7

I have a vector of elements named markers of the form:

markers <- LETTERS[1:5]

Each element in markers is of Boolean type with two possible conditions + and -. I would like a fast an efficient way to obtain all possible combinations, so that the two conditions are considered (a marker with cannot be paired with itself even if the condition is different).

The result would ideally be just a character vector or a list, where its elements are the marker combinations separated by /.
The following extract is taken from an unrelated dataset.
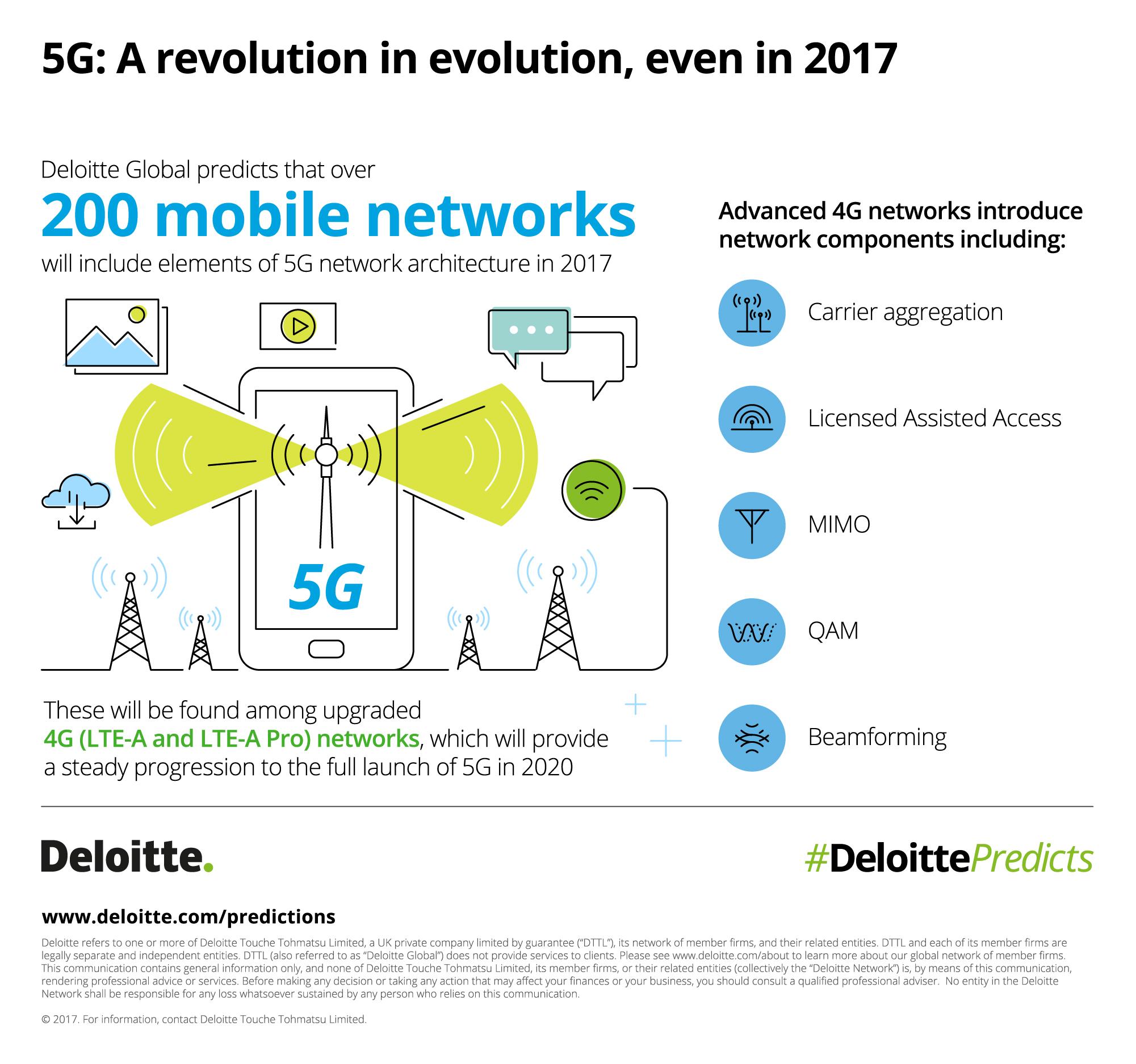 Infografika 5G (2)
The elements for this example with five letters should be:

A-/B-/C-/D-/E-
A-/B+/C-/D-/E-
A-/B-/C+/D-/E-
A-/B-/C-/D+/E-
A-/B-/C-/D-/E+
A-/B+/C+/D-/E-
A-/B+/C-/D+/E-
A-/B+/C-/D-/E+
A-/B+/C+/D+/E-
A-/B+/C+/D-/E+
A-/B+/C+/D+/E+
A+/B-/C-/D-/E-
A+/B+/C-/D-/E-
A+/B-/C+/D-/E-
A+/B-/C-/D+/E-
A+/B-/C-/D-/E+
A+/B+/C+/D-/E-
A+/B+/C-/D+/E-
A+/B+/C-/D-/E+
A+/B+/C+/D+/E-
A+/B+/C+/D-/E+
A+/B+/C+/D+/E+
...

Not sure if I'm missing any combination, but you get the idea... I've been trying with expand.grid and combn but I don't seem to get it right. Any help appreciated!

Thanks!

DaniCee
  • 2,397
  • 6
  • 36
  • 59
  • it's just that I start off with a vector like `c('A','B','C'...)` but each element can adopt 2 possible forms `-` or `+`, as in 'A+', 'A-', 'B+', 'B-', etc. And I would like that reflected in the resulting combination vector (but `A-` cannot combine with `A+` for example) – DaniCee Sep 24 '20 at 06:31

2 Answers2

6
markers <- LETTERS[1:5]

test <- expand.grid(lapply(seq(markers), function(x) c("+","-")),stringsAsFactors=FALSE)

> test
   Var1 Var2 Var3 Var4 Var5
1     +    +    +    +    +
2     -    +    +    +    +
3     +    -    +    +    +
4     -    -    +    +    +
 ....


apply(test,1,function(x){paste0(markers,x,collapse = "/")}) 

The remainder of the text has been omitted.